From the start of the material through the line containing "0.41 meters", rewrite the lines with "uniform chest pocket" replaced by "uniform breast pocket" and everything else left unchanged.

BEGIN

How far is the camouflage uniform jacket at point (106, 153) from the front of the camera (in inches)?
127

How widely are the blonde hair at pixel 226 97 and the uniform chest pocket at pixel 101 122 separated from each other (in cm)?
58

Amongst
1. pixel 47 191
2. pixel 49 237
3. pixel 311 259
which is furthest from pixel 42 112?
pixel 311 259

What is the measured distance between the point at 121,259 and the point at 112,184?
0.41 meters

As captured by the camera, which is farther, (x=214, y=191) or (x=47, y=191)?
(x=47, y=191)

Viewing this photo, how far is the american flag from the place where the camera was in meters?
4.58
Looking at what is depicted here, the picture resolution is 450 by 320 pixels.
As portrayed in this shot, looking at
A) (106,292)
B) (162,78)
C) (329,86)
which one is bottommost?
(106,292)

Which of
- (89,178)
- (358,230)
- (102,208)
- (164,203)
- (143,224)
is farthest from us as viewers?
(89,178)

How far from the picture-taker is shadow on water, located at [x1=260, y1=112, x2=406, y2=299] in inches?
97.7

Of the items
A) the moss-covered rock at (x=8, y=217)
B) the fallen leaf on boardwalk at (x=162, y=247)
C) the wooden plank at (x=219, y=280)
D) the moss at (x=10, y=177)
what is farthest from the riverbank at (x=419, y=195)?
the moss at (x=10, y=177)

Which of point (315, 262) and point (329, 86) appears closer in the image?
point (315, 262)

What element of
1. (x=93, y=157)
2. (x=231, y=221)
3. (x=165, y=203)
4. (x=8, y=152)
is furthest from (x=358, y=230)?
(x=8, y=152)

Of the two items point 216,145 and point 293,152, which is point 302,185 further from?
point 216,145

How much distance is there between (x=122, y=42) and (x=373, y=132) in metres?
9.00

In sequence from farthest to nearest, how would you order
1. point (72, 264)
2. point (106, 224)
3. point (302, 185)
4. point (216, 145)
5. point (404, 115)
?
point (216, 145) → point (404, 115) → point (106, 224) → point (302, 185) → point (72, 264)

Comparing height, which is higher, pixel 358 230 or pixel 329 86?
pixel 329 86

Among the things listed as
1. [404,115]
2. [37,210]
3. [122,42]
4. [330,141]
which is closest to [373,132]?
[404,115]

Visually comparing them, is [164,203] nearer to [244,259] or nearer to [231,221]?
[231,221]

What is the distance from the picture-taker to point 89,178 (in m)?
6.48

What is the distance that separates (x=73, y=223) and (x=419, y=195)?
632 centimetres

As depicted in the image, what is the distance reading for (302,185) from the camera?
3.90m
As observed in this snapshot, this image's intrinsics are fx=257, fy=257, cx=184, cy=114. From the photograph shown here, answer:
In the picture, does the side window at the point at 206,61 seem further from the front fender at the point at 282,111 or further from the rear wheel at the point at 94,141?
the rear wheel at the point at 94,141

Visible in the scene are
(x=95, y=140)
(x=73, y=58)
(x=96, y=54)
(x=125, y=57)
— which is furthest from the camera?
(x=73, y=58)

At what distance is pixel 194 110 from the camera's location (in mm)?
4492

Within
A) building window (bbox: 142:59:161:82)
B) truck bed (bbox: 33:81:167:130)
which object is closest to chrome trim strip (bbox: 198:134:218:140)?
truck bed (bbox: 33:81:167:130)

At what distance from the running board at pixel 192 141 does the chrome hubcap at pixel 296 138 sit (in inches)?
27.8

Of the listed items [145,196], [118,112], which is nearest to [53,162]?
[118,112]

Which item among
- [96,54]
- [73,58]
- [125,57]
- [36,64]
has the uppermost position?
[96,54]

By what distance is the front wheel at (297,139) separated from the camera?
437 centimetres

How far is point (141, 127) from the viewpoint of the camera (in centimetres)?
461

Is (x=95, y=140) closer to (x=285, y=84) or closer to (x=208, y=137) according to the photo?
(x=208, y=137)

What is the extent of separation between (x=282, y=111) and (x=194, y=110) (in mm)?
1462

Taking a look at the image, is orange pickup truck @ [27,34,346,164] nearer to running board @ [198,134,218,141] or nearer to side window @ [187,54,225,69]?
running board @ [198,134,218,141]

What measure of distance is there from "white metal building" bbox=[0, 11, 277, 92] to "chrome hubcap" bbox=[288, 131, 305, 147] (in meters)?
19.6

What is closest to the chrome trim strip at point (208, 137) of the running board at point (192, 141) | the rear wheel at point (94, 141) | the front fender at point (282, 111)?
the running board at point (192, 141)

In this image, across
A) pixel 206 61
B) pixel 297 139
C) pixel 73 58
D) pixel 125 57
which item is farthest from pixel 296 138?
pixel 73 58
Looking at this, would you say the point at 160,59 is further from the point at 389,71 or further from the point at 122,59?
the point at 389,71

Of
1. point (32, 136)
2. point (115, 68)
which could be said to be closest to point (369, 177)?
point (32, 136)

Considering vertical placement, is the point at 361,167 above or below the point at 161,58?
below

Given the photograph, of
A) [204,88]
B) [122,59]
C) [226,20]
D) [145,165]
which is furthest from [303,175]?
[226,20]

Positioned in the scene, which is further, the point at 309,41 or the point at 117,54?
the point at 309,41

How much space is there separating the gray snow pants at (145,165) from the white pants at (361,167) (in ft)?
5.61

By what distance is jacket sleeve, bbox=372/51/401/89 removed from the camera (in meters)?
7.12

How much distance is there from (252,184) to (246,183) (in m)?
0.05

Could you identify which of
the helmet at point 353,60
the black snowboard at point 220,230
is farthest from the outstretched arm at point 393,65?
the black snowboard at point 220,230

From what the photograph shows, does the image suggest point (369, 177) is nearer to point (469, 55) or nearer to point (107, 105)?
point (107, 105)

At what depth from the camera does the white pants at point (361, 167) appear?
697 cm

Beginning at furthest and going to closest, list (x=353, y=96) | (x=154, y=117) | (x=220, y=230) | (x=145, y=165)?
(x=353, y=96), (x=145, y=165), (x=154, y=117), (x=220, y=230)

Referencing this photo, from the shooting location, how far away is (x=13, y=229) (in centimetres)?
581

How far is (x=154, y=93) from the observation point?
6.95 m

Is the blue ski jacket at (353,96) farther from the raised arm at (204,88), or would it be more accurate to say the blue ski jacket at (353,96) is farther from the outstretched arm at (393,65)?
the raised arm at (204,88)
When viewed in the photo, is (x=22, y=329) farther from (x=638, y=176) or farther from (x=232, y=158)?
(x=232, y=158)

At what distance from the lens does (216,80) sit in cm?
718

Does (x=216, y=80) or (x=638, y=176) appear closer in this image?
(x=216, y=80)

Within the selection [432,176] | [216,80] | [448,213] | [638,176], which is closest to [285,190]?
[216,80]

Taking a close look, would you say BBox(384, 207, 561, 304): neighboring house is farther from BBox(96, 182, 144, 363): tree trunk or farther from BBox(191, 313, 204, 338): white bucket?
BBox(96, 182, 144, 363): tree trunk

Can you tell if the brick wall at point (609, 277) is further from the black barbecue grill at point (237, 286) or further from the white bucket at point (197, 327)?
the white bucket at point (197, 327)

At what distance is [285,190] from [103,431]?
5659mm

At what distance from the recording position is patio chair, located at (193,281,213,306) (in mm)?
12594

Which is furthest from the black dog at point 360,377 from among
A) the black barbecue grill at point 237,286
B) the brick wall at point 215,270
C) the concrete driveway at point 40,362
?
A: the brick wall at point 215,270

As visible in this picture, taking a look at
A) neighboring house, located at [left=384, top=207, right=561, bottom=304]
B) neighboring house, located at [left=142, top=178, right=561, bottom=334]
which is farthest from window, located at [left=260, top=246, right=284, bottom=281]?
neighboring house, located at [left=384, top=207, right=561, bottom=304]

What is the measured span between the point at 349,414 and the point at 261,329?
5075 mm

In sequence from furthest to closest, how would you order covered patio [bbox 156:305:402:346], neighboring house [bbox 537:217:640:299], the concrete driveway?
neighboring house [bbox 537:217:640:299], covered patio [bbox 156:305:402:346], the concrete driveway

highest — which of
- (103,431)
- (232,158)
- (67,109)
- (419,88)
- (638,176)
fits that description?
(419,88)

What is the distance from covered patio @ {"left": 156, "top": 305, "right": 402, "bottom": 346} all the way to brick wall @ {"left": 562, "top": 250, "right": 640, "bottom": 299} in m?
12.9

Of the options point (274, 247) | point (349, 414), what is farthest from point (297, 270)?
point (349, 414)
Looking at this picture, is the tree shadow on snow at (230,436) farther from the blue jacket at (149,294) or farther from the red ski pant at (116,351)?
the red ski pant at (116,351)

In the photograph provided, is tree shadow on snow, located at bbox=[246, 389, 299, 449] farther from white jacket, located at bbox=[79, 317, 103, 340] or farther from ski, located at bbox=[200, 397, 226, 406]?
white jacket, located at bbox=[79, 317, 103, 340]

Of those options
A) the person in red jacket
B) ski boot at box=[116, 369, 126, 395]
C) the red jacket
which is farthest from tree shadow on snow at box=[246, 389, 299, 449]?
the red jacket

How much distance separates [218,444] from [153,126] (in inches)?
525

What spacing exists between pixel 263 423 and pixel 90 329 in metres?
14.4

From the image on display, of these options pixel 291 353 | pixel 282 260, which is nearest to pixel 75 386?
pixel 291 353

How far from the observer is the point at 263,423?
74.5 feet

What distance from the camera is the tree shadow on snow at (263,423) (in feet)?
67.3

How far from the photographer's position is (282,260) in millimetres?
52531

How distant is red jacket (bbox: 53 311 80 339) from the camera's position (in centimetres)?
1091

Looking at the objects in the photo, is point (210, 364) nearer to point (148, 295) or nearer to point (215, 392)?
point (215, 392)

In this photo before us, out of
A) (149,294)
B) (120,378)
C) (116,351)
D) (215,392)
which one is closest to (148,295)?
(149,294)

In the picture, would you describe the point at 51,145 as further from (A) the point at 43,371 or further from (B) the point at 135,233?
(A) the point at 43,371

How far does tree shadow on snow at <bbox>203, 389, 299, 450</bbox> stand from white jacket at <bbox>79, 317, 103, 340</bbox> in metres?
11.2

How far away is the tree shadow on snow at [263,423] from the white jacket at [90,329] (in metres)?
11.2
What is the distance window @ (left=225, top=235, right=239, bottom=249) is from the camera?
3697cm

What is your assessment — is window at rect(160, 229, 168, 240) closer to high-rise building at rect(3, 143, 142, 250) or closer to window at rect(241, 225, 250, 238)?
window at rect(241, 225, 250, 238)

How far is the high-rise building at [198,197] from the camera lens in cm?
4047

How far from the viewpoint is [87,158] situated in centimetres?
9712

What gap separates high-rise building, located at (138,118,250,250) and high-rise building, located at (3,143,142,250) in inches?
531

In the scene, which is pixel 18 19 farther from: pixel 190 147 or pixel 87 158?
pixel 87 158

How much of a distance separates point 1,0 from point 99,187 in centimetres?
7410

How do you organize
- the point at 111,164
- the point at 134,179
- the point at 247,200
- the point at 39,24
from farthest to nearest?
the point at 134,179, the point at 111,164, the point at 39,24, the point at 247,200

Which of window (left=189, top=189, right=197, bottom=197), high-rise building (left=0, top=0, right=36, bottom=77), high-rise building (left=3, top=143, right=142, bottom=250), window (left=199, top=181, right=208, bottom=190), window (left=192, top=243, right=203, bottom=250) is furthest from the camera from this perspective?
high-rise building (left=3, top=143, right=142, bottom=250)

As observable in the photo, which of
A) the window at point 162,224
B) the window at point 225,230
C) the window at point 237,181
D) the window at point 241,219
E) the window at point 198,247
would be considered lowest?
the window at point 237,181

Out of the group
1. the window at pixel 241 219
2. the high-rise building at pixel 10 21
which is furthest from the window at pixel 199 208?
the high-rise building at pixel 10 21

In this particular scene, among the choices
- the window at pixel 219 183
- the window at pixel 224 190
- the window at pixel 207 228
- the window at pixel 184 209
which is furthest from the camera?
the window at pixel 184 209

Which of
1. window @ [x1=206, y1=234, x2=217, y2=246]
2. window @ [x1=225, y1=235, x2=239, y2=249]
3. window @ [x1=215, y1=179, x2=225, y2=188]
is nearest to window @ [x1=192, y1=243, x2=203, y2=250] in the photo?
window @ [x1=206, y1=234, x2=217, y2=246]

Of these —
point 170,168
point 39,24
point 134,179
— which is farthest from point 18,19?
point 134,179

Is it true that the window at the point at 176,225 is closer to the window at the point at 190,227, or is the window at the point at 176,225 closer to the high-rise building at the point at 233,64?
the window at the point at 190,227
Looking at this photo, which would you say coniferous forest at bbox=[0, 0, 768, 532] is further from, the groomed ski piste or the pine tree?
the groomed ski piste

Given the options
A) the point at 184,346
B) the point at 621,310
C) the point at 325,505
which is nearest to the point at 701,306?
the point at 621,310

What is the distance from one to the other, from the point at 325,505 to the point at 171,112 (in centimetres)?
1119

END

- Answer to this problem:
How far is the camouflage uniform jacket at point (106, 153) from the front of the camera (in inches)?
127

How widely are the blonde hair at pixel 226 97 and the uniform breast pocket at pixel 101 122 separated from each other (in cm)?
58

Amongst
1. pixel 47 191
2. pixel 49 237
3. pixel 311 259
which is furthest from pixel 42 112?
pixel 311 259

What is the measured distance between the point at 121,259 and the point at 112,184?
0.41 meters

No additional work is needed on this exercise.